African Journal of
Agricultural Research

  • Abbreviation: Afr. J. Agric. Res.
  • Language: English
  • ISSN: 1991-637X
  • DOI: 10.5897/AJAR
  • Start Year: 2006
  • Published Articles: 6865

Full Length Research Paper

Modeling the terminal velocity of agricultural seeds with artificial neural networks

S. Ghamari1*, A. M. Borghei1, H. Rabbani2, J. Khazaei3 and F. Basati2
  1Department of Agricultural Machinery, Islamic Azad University, Science and Research Branch, Tehran, Iran. 2Department of Agricultural Machinery, Razi University, Kermanshah, Iran. 3Department of Agricultural Technical Engineering, Abouraihan Campus, University of Tehran, Tehran, Iran.
Email: [email protected]

  •  Accepted: 05 January 2010
  •  Published: 04 March 2010

Abstract

 

Terminal velocity (TV) is one of the important aerodynamic properties of materials, including seeds of agricultural crops that are necessary to design of pneumatic conveying systems, fluidized bed dryer and cleaning the product from foreign materials. Prior attempts to predict TV utilized various physical and empirical models with various degrees of success. In this study, supervised artificial neural networks (ANN) were used for predicting TV. Experimentally, the TV of rice, chickpea, and lentil seeds were obtained as a function of moisture content and seed size. TV was significantly influenced by seed type, moisture content and seed size. Using a combination of input variables, a database of 54 patterns was obtained for training, verification and testing of ANN models.

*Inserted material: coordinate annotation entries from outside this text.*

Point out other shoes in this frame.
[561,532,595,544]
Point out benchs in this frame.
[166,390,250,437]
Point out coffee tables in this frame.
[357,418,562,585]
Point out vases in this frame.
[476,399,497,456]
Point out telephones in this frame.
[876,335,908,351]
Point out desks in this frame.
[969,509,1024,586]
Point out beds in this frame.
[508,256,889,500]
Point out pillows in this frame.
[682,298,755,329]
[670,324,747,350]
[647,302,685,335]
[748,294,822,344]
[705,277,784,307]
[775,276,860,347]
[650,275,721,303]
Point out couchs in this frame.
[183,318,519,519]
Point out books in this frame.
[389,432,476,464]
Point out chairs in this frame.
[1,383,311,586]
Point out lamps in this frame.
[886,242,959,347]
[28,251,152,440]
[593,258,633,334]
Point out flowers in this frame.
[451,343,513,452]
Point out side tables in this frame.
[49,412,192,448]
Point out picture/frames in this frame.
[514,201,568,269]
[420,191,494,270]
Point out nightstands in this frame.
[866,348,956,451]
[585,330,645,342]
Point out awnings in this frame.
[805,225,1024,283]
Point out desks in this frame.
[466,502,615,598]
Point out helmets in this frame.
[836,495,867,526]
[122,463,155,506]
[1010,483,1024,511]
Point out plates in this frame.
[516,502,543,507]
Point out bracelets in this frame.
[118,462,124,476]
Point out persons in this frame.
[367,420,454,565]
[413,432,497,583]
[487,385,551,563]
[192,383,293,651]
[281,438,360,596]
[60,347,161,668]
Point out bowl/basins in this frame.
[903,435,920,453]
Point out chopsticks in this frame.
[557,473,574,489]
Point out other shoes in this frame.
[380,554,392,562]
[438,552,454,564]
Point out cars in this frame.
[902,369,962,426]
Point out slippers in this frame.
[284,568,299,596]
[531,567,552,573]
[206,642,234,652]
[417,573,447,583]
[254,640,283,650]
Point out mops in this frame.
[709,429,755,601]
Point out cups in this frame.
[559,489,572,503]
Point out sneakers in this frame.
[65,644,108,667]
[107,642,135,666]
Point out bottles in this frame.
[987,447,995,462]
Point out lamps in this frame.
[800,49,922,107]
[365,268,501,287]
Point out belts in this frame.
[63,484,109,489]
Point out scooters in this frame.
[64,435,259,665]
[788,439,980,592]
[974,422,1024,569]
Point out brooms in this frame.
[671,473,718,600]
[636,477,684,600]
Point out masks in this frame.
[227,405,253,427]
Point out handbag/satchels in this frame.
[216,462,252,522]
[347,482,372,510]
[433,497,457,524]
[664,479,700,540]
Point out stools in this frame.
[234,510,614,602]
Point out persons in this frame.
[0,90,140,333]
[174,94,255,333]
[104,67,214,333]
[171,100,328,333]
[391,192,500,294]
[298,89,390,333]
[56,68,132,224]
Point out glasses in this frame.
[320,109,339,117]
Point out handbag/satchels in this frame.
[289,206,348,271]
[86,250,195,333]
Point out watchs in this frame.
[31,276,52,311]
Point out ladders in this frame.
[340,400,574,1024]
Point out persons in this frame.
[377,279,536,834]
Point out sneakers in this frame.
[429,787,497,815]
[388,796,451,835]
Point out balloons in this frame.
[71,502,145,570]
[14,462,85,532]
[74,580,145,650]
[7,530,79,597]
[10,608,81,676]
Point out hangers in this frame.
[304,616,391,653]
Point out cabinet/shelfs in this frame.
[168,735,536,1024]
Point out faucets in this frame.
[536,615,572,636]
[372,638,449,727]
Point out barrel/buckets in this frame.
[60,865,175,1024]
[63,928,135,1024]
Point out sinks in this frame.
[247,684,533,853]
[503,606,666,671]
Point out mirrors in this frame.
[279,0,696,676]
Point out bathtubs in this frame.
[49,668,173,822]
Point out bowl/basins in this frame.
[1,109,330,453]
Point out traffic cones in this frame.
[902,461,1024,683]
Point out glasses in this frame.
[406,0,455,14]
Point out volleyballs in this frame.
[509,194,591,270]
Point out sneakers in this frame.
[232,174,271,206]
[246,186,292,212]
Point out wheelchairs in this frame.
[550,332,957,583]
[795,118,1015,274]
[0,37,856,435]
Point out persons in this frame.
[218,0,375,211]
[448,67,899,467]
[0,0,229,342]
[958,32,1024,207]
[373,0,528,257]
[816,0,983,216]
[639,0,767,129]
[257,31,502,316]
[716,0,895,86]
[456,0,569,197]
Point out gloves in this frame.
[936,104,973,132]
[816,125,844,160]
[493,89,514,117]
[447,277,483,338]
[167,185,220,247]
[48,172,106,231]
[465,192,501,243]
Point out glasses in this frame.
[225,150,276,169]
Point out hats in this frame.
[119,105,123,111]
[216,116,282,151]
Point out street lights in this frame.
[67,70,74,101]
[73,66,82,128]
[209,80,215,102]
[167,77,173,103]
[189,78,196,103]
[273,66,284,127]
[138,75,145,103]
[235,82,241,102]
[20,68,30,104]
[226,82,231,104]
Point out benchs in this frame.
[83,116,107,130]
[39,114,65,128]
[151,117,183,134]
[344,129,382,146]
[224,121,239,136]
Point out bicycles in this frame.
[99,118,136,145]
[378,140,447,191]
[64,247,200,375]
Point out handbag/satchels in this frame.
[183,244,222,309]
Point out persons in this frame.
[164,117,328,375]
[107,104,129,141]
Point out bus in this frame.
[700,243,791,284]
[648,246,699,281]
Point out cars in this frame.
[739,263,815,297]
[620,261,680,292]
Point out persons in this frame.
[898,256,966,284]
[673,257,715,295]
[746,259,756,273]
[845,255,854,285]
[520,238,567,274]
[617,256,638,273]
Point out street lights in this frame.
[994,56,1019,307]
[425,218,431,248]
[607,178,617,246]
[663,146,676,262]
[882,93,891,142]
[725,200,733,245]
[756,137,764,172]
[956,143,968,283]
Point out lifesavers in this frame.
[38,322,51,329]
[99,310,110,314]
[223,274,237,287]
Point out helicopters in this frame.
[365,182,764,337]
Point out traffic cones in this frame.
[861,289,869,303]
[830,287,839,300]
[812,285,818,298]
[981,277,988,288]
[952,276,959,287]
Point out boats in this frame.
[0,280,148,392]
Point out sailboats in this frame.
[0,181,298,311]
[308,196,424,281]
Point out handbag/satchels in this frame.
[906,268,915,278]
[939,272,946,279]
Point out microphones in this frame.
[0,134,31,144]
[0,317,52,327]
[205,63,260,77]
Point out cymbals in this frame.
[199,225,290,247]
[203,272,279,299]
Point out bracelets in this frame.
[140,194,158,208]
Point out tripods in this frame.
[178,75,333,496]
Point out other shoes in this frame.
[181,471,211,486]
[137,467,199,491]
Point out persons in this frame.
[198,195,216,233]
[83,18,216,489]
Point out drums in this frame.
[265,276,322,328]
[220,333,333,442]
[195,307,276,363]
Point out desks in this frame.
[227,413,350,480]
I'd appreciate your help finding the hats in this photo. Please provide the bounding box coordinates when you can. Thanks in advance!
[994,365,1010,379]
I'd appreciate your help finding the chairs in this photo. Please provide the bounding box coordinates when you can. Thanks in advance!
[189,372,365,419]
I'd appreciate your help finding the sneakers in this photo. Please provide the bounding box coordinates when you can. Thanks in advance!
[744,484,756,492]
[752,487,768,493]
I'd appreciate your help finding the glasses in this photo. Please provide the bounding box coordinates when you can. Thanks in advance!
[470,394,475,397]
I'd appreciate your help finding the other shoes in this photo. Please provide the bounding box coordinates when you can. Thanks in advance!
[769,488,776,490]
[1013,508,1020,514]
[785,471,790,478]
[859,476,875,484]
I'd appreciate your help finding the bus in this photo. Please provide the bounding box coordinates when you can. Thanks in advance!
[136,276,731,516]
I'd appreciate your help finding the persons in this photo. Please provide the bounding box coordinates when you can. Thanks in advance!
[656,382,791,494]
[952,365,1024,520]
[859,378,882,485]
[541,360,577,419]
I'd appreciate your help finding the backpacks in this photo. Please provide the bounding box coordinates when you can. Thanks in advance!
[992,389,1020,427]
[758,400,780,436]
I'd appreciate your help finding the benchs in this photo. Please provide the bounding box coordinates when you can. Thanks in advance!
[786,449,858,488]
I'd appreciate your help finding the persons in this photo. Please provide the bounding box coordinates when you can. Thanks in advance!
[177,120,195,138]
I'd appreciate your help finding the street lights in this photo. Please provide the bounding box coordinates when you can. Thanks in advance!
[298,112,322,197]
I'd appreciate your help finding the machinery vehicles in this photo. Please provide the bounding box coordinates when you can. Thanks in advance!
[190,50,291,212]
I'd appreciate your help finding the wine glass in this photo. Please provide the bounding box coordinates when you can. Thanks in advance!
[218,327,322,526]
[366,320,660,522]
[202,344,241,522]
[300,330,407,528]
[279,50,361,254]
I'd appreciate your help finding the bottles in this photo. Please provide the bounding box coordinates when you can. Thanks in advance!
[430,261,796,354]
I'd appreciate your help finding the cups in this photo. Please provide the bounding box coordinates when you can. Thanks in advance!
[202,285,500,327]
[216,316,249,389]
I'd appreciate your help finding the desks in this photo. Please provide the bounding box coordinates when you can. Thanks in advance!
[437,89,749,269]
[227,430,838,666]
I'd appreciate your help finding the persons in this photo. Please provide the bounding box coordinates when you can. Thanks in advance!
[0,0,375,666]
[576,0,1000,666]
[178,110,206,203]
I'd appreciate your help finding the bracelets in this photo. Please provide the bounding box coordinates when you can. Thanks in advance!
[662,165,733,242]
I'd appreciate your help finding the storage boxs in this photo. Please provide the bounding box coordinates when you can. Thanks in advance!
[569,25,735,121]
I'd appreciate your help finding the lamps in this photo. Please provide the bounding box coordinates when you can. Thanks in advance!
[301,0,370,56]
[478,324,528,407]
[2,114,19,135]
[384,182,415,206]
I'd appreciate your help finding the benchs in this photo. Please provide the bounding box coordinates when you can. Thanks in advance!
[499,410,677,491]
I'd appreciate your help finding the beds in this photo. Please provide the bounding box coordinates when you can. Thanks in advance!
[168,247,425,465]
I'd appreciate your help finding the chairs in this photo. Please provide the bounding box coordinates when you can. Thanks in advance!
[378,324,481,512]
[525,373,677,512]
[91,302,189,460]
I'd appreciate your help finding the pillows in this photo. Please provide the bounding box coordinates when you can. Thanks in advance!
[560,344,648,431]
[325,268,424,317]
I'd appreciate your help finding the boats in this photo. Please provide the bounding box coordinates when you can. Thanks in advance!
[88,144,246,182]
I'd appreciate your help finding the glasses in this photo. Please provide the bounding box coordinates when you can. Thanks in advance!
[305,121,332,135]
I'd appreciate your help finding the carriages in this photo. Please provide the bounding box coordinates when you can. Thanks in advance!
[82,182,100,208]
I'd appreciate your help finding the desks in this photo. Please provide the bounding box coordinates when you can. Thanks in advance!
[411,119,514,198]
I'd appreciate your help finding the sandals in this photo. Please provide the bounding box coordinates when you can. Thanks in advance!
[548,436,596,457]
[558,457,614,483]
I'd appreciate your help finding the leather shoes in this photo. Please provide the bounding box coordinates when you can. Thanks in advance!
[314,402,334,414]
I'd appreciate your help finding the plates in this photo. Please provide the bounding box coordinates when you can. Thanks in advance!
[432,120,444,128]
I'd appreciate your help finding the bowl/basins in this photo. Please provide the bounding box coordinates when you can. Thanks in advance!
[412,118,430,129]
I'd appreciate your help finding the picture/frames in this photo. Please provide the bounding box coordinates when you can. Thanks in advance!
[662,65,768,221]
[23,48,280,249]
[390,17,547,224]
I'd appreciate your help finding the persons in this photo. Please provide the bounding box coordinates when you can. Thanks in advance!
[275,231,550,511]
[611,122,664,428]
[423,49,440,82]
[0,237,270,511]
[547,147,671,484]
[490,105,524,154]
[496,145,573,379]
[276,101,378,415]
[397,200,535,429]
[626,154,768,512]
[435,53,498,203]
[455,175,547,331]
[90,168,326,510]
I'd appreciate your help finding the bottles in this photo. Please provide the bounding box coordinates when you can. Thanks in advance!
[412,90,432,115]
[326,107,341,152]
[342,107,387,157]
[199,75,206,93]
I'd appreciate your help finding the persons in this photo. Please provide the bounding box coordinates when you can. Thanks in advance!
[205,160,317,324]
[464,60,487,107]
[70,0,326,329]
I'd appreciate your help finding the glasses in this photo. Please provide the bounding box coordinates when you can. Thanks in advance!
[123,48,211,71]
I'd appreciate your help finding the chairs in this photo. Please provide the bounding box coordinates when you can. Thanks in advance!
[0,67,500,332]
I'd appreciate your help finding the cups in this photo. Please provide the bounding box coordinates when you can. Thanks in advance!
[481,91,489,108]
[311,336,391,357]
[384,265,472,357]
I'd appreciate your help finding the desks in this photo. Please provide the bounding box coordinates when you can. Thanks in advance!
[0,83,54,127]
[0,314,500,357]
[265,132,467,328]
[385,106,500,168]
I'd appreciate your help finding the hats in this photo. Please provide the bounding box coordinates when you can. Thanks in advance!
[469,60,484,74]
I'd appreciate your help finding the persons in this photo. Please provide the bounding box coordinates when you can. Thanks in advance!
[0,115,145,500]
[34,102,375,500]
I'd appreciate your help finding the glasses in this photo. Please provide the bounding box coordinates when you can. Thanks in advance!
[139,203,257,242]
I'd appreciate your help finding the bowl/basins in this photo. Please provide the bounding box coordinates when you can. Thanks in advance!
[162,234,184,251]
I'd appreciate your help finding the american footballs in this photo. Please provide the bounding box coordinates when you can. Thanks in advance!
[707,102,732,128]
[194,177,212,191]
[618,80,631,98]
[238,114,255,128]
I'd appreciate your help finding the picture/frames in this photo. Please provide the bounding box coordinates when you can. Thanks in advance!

The results obtained from this study showed that the ANN models learned the relationship between the three input factors (seed type, moisture content and seed size) and output (TV) successfully, and described the TV of seeds with different shapes extremely well. The best 4-layer ANN model produced a correlation coefficient of 0.997 between the actual and predicted TV. The ANN models compared to mathematical models were able to learn the relationship between dependent and independent variables through the data itself without producing a formula. These benefits significantly reduce the complexity of modeling for TV.

 

Key words: Artificial neural networks, terminal velocity, prediction, back-propagation.